Обязательные задания:
1. С какого числа, согласно фрагменту о погромах помещичьих имений, начались погромы в Тетюшском уезде?
2. Воспроизведите дословно часть фрагмента о погромах помещичьих имений. Начните с места, где стоят слова «В Спасском уезде», и остановитесь после слов «начался дележ хлеба.».
3. Напишите продолжение фрагмента о погромах помещичьих имений, начиная сразу после его последнего предложения.

На заседании Губернского земельного комитета 8—10 декабря представитель Тетюшского уезда дал такие сведения:

«В уезде погромы начались с 1 ноября. Первыми разгромлены имения Теренина и Соловьева; владельцы, видимо услыхав о предстоящем переходе имений в ведение Земельных комитетов, не дожидаясь Учредительного собрания, успели до погрома часть скота увести и распродать частным лицам. Затем погромы перешли на другие имения Плотникова, Молоствова, Ашмарина и др.; все они описаны и взяты в распоряжение вол. земельных комитетов. Скот из имений роздан бедным по описи. Племенной скот разобран населением под расписки с обязательством его не продавать и не передавать. В экономии Сверчкова владелец часть орудий и скота перевез в Тетюши, но вол. комитет постановил сел. хозяйственные орудия возвратить в экономию. Остались не разгромлены имения Молоствова и Колсанова, т.к. крестьян удалось уговорить. Порубка лесов беспощадна, особенно в Клянчинской вол.; рубят казенные леса и много помещичьих, т.к. отпуск леса был несвоевременный и не в полной норме. Землю под яровое волостные комитеты распределяют в аренду». Особенно выпукло подчеркивается хищничество помещиков и волокита не без политического смысла чиновников лесного ведомства, с большой готовностью оказывавших поддержку помещикам, но не крестьянам. Чрезвычайно деятельное участие в судьбе помещичьих гнезд проявляли земельные комитеты, бравшие имения под контроль и тем самым содействовавшие их хотя бы частичной сохранности, как, напр., имение Сверчкова; оно хотя и пострадало от разгрома, но не настолько, чтобы потерять всякий признак хозяйственной единицы.

В Спасском уезде события протекали более бурно. Сплошь и рядом там не действовали никакие уговоры, кто бы этим ни занимался. Бывший там с 1 по 15 ноября П.Н. Запольский, делегат-эмиссар исполкома Сов. солд. и раб. депутатов, сообщал в Продовольственную комиссию Военного отдела исполкома следующее: «Погромная волна по Спасскому уезду начинает все шире и шире разливаться: уничтожаются рассадники коневодства, племенного скотоводства и птицеводства, сады, питомники, оранжереи и т.п., даже сжигаются помещичьи дома и начался дележ хлеба.

Фрагменты материала:
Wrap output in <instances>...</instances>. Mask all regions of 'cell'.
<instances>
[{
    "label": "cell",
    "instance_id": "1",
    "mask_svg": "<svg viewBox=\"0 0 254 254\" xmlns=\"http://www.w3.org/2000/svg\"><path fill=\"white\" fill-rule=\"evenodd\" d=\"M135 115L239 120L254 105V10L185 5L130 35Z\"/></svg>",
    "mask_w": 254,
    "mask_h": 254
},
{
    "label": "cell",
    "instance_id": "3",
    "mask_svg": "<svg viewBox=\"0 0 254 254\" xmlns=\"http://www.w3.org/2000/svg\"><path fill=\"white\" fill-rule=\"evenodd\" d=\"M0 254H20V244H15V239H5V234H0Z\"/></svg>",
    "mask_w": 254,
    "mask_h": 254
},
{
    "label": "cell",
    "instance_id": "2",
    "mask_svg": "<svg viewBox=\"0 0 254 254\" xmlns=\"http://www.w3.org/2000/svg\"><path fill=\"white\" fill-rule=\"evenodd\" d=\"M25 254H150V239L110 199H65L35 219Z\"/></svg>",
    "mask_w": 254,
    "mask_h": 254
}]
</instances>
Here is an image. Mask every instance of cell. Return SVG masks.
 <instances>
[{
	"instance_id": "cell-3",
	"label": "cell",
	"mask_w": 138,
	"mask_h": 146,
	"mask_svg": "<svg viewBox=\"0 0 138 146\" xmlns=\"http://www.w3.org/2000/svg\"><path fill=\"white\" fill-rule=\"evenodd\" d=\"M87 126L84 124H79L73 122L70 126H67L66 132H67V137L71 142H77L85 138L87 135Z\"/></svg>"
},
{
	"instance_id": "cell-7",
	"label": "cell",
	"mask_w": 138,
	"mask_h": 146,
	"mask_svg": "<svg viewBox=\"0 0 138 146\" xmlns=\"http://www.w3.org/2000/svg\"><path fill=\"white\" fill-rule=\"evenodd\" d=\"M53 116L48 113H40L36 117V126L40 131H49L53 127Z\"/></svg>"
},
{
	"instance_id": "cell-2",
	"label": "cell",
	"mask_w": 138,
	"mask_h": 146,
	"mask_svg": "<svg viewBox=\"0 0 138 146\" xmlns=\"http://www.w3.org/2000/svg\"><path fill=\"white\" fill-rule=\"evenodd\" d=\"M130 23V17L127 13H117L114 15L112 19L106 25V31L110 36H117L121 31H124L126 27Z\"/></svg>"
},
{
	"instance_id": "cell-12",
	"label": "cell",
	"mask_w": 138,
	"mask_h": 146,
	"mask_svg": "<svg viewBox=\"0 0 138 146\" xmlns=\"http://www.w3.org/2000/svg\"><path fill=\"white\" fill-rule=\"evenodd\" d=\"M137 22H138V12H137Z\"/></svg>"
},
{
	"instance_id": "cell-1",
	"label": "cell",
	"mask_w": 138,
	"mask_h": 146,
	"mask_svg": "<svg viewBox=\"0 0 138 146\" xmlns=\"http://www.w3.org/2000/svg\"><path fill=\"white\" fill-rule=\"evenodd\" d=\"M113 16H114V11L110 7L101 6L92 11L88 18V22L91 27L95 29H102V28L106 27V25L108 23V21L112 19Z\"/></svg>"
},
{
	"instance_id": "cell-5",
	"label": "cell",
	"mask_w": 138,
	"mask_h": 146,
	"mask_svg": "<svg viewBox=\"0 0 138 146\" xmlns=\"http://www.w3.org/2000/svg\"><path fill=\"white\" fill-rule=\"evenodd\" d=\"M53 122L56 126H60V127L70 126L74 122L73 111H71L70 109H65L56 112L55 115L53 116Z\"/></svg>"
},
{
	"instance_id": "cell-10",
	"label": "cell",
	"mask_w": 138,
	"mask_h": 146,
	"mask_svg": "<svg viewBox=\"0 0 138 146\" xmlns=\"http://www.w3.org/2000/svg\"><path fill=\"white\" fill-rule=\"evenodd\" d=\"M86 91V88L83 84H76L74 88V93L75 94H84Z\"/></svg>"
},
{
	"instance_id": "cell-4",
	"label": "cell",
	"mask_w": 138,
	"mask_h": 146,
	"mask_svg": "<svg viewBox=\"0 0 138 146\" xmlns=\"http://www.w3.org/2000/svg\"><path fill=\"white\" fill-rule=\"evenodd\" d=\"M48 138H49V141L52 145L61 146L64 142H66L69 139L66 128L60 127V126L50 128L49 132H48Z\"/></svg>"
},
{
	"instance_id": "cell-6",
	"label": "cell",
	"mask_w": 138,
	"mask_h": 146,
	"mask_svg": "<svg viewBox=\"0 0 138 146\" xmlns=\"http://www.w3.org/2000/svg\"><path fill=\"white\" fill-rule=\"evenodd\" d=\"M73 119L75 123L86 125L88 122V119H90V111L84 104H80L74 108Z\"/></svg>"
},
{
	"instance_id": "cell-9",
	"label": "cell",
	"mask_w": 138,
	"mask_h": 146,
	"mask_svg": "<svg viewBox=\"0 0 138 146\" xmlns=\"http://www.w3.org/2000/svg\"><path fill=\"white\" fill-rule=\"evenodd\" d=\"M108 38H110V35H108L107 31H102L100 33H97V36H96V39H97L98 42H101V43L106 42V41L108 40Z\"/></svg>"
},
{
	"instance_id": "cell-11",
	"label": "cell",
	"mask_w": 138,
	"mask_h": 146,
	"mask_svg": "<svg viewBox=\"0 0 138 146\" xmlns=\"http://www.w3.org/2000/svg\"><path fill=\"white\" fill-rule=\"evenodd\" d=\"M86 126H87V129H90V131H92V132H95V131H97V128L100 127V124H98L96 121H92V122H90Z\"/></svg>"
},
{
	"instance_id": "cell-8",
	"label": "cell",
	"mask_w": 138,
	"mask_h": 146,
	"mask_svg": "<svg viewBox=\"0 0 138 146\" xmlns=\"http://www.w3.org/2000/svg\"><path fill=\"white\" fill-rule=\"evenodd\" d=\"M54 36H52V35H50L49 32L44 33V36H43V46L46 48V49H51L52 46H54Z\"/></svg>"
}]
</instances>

Ответы по порядку:
1. С 1 ноября.

2.
В Спасском уезде события протекали более бурно. Сплошь и рядом там не действовали никакие уговоры, кто бы этим ни занимался. Бывший там с 1 по 15 ноября П.Н. Запольский, делегат-эмиссар исполкома Сов. солд. и раб. депутатов, сообщал в Продовольственную комиссию Военного отдела исполкома следующее: «Погромная волна по Спасскому уезду начинает все шире и шире разливаться: уничтожаются рассадники коневодства, племенного скотоводства и птицеводства, сады, питомники, оранжереи и т.п., даже сжигаются помещичьи дома и начался дележ хлеба.

3.
«При дележе экономии, а также живого и мертвого инвентаря, почти не принимается в расчет равномерное удовлетворение интересов неимущих, богач и здесь старается забрать что получше и ценнее. Одним словом, царит полнейший произвол. Дело доходит даже до того, что, например, в экономии Апанаева отпускные солдаты (они и есть главные виновники происходящего) распродала 40 пудов овса, вывезенного из экономии, а деньги пропили. И им порядочный человек в деревне не говорил ни слова. Деревня, конечно, совершенно бессильна что-либо предпринять против подобных бесчинств кучки сорганизовавшихся главарей. К тому же вернувшиеся с каторги и из тюрем уголовные преступники положительно терроризируют местное население. Сейчас деревня в руках темных личностей; на местах полное безвластие и бездеятельность судебного аппарата. Одним словом, положение в высшей степени плачевное».

«К сожалению, еще некоторые члены уездного и волостных земельных комитетов совершенно не соответствуют своему назначению и даже в некоторых местах сами являлись зачинщиками погромов. Что же касается общественных и демократических организаций и меня, то мы не могли, конечно, равнодушно смотреть на эту печальную картину и позволять гибнуть народному богатству на своих глазах».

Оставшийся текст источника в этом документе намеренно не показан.